TEXT UNDER STUDY START

Book Title: European Family Law Volume II

Editor(s): Scherpe, M. Jens

Publisher: Edward Elgar Publishing

ISBN (hard cover): 9781785363023

Section: Chapter 10

Section Title: The changing concept of ‘family’ and challenges for family law in Russia

Author(s): Khazova, Olga

Number of pages: 23

Abstract/Description:

The main source of Russian family law is the Family Code of the Russian Federation. It was adopted in 1995 in the course of the comprehensive reform of Russian law that followed the breakdown of the Soviet Union. Although the Family Code introduced significant changes into a wide spectrum of family law issues, it was not as radical a departure from the previous law as one might have expected given the period of its promulgation. One of the principal explanations for this was that Soviet family law was relatively liberal when compared with family law in Western countries in the same period. According to Goldman the first Soviet Family Code (adopted a year after the 1917 Revolution) ‘constituted nothing less than the most progressive family legislation the world had ever seen’. Shortly after, in 1926, even extramarital relations were legalised. Many of the legal provisions enacted during the first post-revolutionary years served as a basis for further family legislation and, as will be shown in this chapter, survived through the whole Soviet period and were included in the post-Soviet Family Code 1995.

TEXT UNDER STUDY END
INFORMATION START

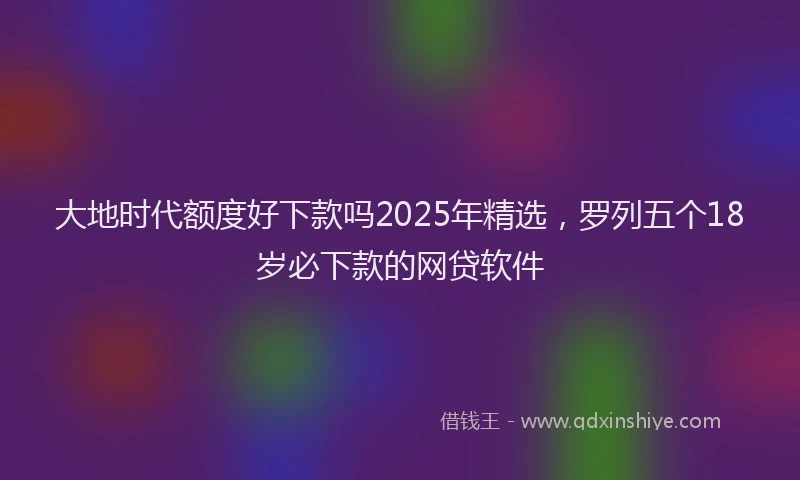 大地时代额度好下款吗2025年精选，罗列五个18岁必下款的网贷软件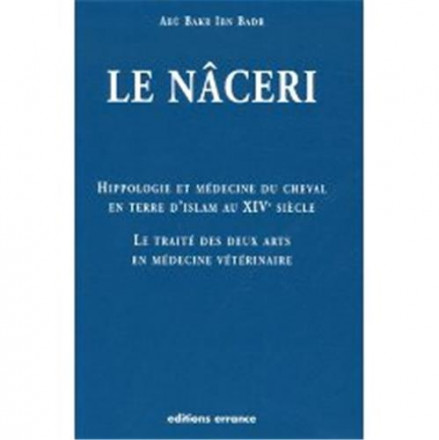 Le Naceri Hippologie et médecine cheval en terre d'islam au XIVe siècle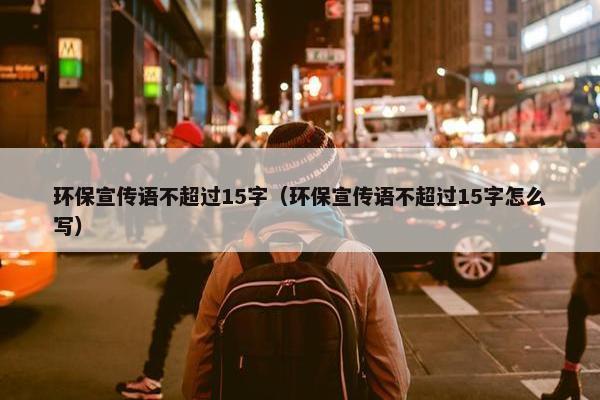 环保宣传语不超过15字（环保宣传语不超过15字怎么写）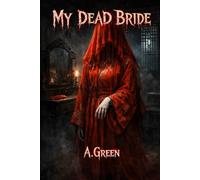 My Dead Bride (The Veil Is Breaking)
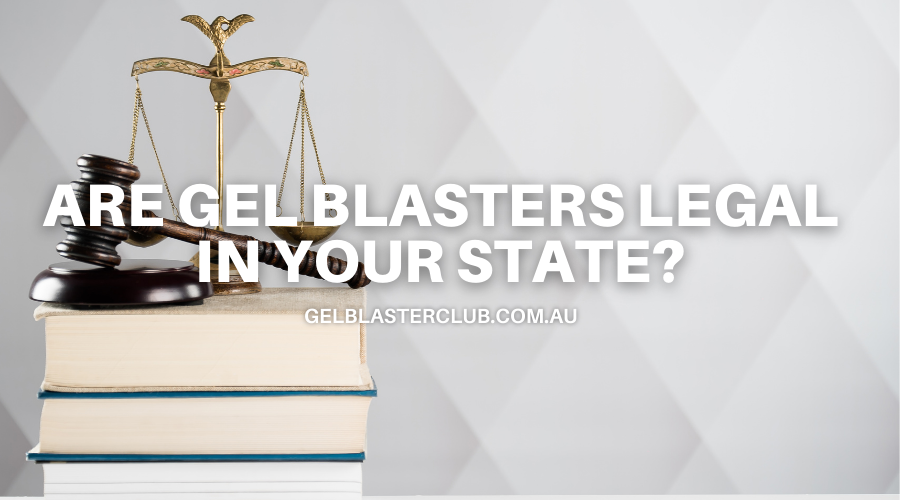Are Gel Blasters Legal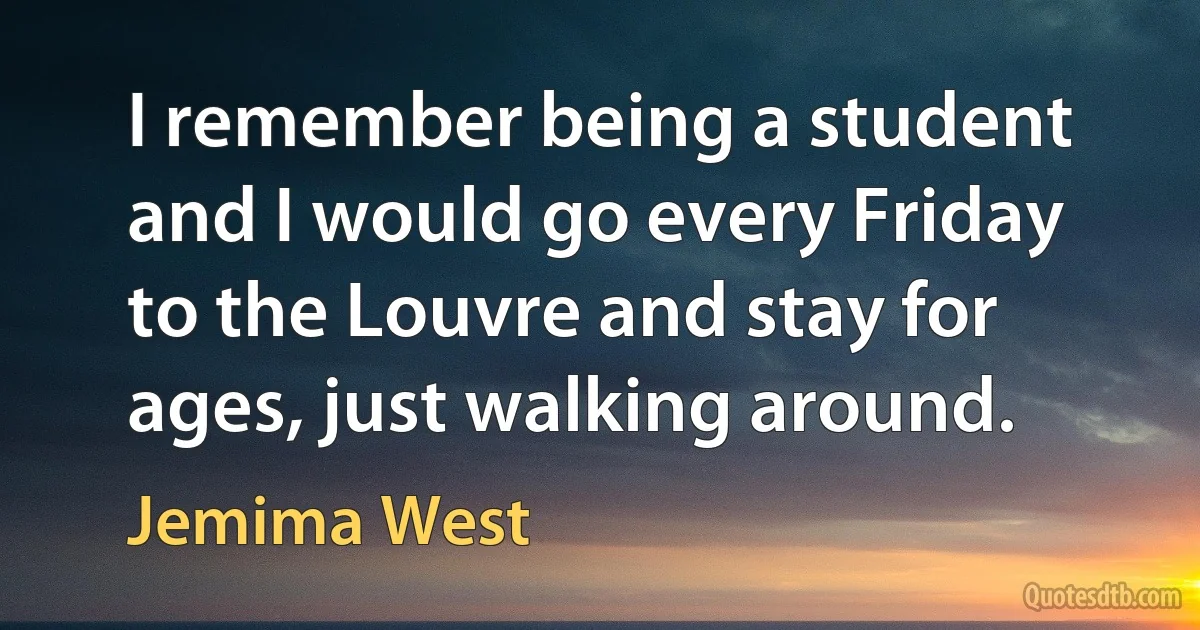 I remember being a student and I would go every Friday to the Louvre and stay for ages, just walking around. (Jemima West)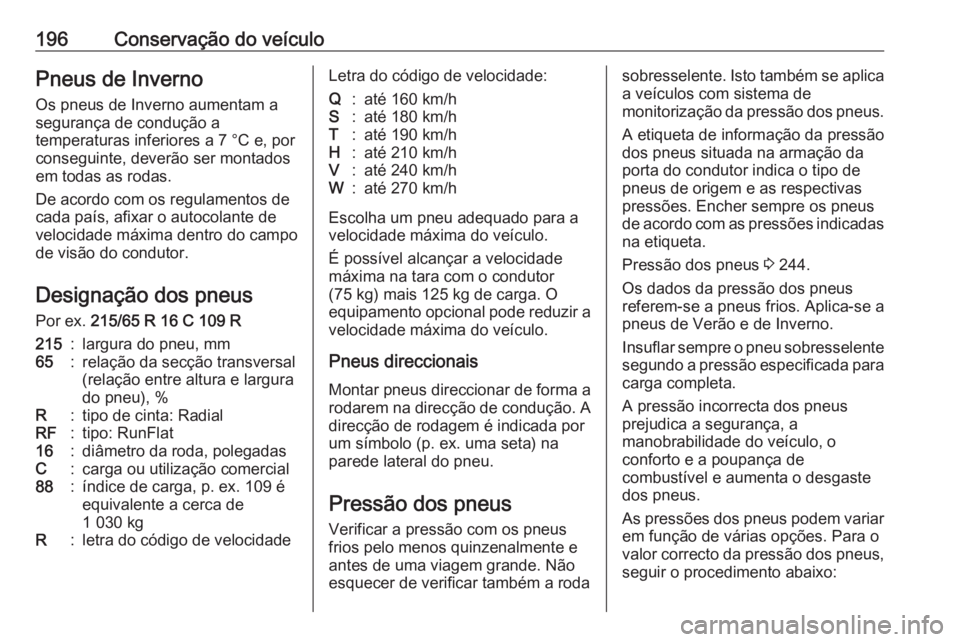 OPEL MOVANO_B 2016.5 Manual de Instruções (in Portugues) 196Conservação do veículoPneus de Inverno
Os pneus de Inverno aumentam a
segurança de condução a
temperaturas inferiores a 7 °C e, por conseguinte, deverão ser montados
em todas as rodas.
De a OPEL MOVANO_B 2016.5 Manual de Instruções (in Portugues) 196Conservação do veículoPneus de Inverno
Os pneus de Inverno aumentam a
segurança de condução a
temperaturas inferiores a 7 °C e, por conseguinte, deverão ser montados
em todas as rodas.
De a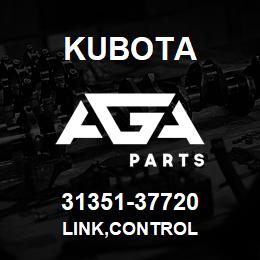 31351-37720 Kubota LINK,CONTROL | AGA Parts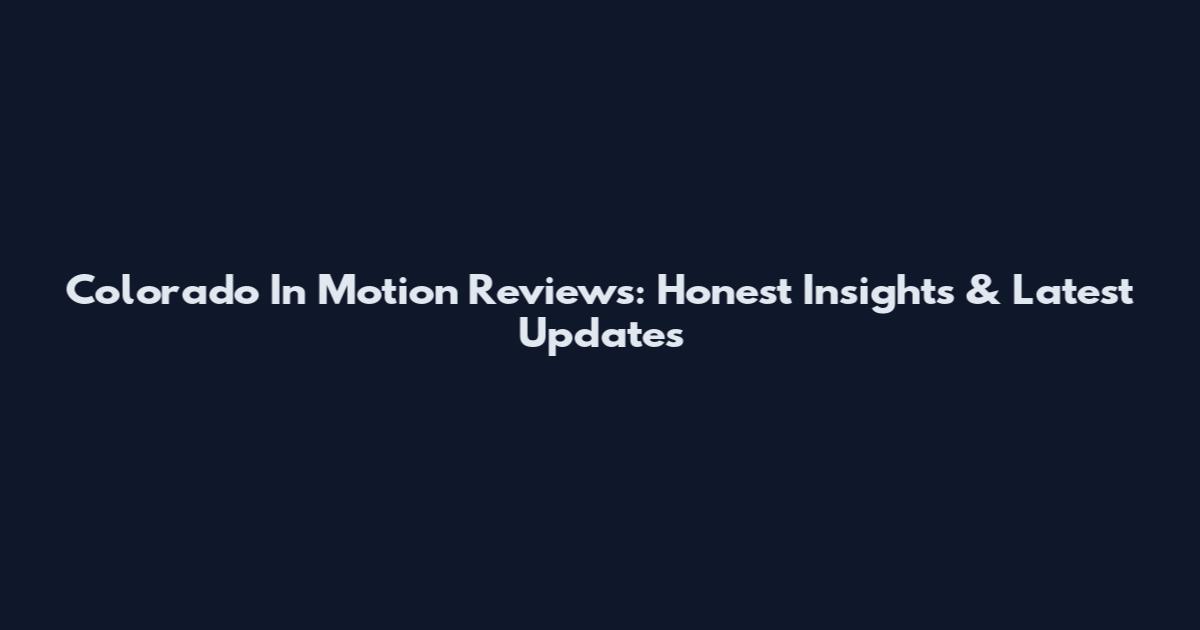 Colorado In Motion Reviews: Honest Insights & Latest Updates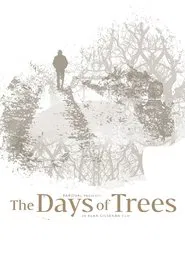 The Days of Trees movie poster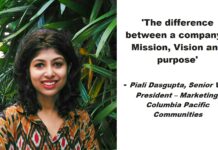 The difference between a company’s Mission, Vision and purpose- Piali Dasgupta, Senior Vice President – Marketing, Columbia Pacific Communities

INFORMATION END
INFORMATION START

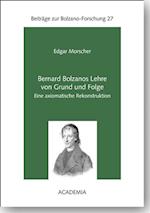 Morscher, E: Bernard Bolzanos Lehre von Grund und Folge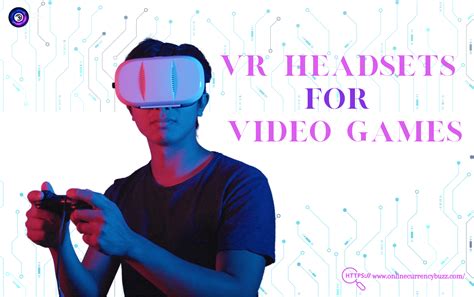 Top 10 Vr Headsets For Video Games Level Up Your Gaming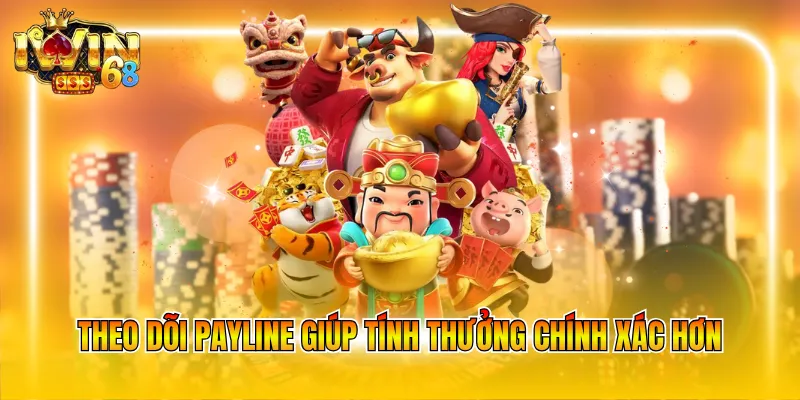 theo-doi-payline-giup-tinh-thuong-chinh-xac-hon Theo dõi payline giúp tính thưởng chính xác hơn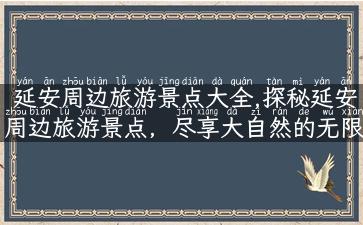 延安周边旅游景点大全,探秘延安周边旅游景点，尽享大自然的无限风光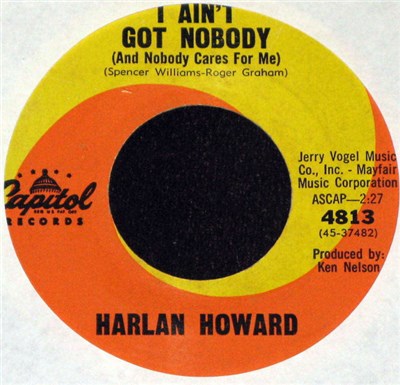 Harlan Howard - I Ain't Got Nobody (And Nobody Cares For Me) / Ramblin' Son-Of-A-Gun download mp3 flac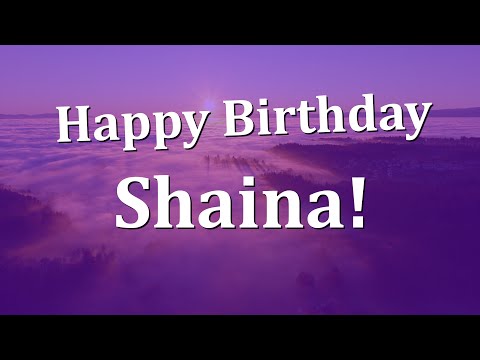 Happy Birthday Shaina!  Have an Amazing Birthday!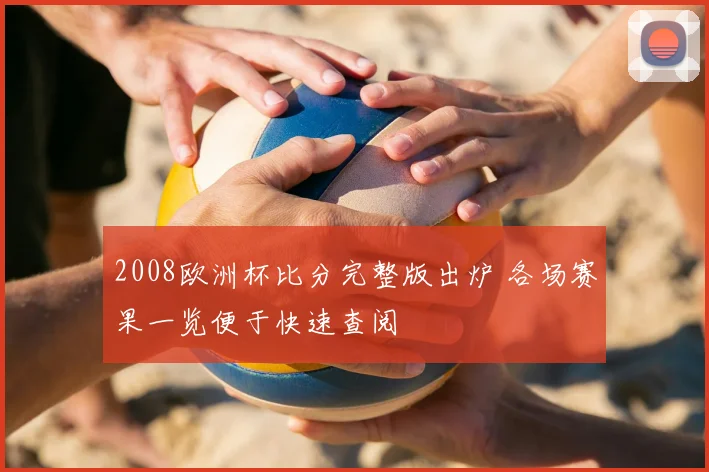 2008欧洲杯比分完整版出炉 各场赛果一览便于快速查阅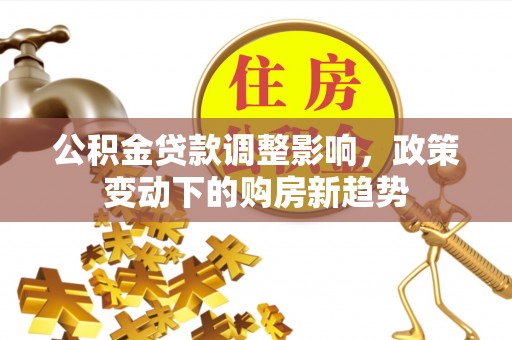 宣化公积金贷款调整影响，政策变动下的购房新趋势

INFORMATION END
INFORMATION START

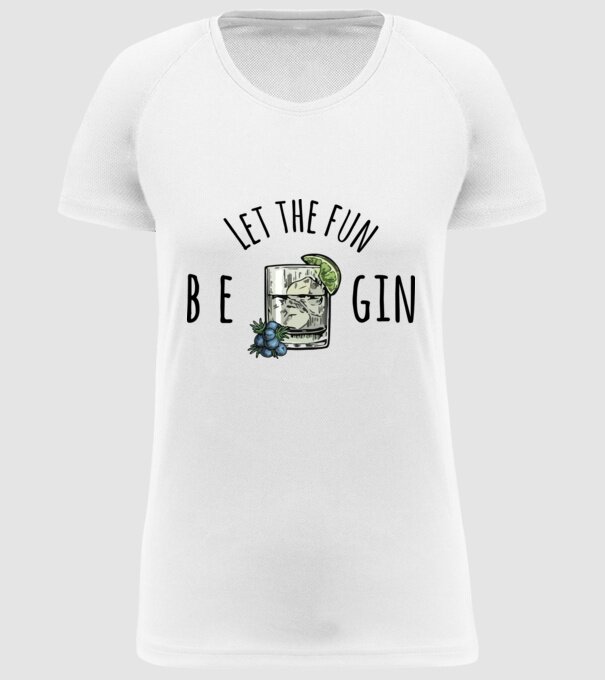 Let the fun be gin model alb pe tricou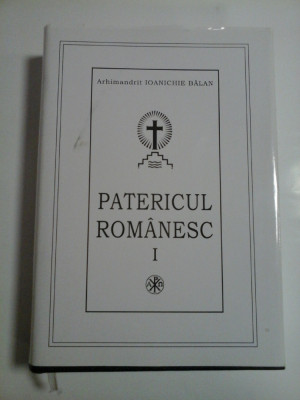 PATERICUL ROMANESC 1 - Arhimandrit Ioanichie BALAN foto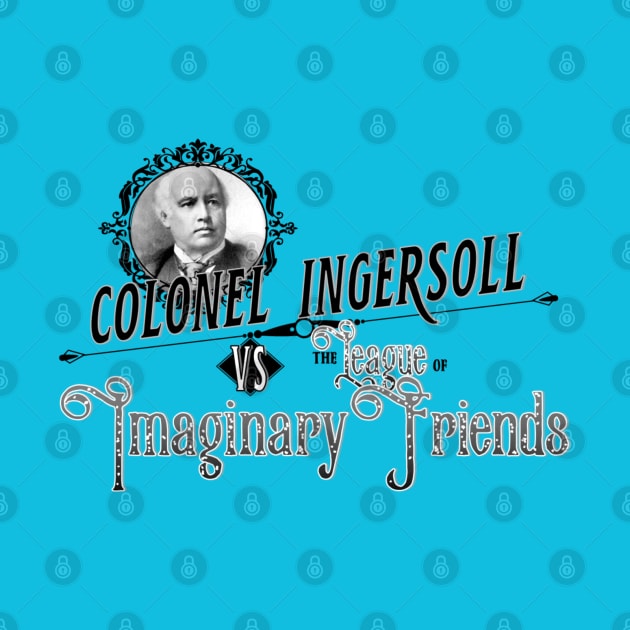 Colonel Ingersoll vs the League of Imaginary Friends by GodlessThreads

INFORMATION END

• EXERCISE BRIEF: Please copy out the chapter listing on Russian family law above in full, word for word.

• ANSWER TO THIS EXERCISE:
Book Title: European Family Law Volume II

Editor(s): Scherpe, M. Jens

Publisher: Edward Elgar Publishing

ISBN (hard cover): 9781785363023

Section: Chapter 10

Section Title: The changing concept of ‘family’ and challenges for family law in Russia

Author(s): Khazova, Olga

Number of pages: 23

Abstract/Description:

The main source of Russian family law is the Family Code of the Russian Federation. It was adopted in 1995 in the course of the comprehensive reform of Russian law that followed the breakdown of the Soviet Union. Although the Family Code introduced significant changes into a wide spectrum of family law issues, it was not as radical a departure from the previous law as one might have expected given the period of its promulgation. One of the principal explanations for this was that Soviet family law was relatively liberal when compared with family law in Western countries in the same period. According to Goldman the first Soviet Family Code (adopted a year after the 1917 Revolution) ‘constituted nothing less than the most progressive family legislation the world had ever seen’. Shortly after, in 1926, even extramarital relations were legalised. Many of the legal provisions enacted during the first post-revolutionary years served as a basis for further family legislation and, as will be shown in this chapter, survived through the whole Soviet period and were included in the post-Soviet Family Code 1995.